Extracted material below:

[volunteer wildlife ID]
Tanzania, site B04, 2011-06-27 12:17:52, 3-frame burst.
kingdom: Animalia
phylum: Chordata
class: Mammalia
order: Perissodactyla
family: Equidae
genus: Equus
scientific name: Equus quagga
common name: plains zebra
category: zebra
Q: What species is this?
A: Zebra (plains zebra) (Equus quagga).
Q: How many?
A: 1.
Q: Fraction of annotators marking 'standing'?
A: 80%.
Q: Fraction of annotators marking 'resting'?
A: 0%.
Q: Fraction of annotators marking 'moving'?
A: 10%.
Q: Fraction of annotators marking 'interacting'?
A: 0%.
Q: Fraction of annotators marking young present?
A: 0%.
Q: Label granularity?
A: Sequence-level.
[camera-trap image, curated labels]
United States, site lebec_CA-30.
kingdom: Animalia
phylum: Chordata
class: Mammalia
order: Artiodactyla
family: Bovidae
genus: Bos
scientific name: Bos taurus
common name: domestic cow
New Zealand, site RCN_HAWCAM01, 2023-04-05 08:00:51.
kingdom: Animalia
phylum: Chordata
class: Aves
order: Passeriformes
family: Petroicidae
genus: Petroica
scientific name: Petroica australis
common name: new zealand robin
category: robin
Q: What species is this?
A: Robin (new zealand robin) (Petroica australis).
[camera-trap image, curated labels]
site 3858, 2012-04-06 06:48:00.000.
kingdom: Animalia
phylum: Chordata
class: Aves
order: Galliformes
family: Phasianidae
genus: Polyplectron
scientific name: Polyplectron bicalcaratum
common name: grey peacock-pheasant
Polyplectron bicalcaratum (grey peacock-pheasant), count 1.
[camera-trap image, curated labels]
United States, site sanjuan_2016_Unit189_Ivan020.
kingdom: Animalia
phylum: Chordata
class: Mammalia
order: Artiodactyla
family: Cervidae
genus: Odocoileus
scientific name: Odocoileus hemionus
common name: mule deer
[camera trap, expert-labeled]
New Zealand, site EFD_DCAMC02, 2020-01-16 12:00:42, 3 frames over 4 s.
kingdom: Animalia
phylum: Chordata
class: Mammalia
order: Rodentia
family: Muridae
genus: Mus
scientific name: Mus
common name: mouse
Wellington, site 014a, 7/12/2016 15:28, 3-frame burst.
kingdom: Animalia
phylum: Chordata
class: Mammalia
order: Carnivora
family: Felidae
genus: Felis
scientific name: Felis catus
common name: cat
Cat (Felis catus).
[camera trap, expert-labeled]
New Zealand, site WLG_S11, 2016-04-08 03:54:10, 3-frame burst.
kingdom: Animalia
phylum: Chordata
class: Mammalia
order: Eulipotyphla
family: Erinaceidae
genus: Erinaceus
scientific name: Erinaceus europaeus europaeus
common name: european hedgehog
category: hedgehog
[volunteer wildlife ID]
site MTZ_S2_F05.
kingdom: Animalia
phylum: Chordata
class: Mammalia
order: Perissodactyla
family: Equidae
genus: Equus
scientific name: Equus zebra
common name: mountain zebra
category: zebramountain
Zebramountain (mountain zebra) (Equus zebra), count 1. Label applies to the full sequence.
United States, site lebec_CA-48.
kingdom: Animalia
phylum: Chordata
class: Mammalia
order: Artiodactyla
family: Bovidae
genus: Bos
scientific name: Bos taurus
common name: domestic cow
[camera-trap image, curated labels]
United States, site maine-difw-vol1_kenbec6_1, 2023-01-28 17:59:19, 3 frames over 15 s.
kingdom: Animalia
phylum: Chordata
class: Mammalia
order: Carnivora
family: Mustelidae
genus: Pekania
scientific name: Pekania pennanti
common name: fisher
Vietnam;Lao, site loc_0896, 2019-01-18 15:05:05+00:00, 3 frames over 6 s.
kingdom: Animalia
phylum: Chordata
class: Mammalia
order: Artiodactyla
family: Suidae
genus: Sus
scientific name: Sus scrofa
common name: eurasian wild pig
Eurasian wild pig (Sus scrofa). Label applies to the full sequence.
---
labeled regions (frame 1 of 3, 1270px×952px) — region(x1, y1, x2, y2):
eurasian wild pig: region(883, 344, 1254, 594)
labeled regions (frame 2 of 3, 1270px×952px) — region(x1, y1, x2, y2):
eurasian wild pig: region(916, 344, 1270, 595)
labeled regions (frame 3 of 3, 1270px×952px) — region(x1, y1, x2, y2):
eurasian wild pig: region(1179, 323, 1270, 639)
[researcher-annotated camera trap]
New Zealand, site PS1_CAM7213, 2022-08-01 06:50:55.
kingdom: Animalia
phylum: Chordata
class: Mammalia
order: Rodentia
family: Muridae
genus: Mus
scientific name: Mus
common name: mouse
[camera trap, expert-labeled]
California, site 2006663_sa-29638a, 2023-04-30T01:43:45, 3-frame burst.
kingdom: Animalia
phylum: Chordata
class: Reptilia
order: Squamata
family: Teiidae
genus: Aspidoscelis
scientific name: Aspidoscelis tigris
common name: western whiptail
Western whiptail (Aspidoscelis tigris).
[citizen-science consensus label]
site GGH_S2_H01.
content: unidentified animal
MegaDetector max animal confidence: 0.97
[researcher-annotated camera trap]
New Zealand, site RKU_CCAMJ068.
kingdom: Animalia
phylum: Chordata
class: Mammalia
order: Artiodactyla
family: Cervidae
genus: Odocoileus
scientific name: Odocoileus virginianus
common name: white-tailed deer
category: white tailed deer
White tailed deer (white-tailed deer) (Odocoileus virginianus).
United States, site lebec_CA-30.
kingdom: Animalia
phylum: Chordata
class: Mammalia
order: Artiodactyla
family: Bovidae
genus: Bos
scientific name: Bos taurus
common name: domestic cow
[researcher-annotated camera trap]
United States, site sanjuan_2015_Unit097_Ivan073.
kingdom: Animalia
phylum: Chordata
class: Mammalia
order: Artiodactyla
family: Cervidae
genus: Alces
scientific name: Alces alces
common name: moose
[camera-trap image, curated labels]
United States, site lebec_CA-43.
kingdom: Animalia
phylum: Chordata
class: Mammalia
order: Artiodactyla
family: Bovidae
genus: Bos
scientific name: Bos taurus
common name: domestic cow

End of Extracted material.

Retype exactly the lines above, from the one with "Tanzania, site B04, 2011-06-27" through the one with "common name: new zealand robin", inclusive.

Tanzania, site B04, 2011-06-27 12:17:52, 3-frame burst.
kingdom: Animalia
phylum: Chordata
class: Mammalia
order: Perissodactyla
family: Equidae
genus: Equus
scientific name: Equus quagga
common name: plains zebra
category: zebra
Q: What species is this?
A: Zebra (plains zebra) (Equus quagga).
Q: How many?
A: 1.
Q: Fraction of annotators marking 'standing'?
A: 80%.
Q: Fraction of annotators marking 'resting'?
A: 0%.
Q: Fraction of annotators marking 'moving'?
A: 10%.
Q: Fraction of annotators marking 'interacting'?
A: 0%.
Q: Fraction of annotators marking young present?
A: 0%.
Q: Label granularity?
A: Sequence-level.
[camera-trap image, curated labels]
United States, site lebec_CA-30.
kingdom: Animalia
phylum: Chordata
class: Mammalia
order: Artiodactyla
family: Bovidae
genus: Bos
scientific name: Bos taurus
common name: domestic cow
New Zealand, site RCN_HAWCAM01, 2023-04-05 08:00:51.
kingdom: Animalia
phylum: Chordata
class: Aves
order: Passeriformes
family: Petroicidae
genus: Petroica
scientific name: Petroica australis
common name: new zealand robin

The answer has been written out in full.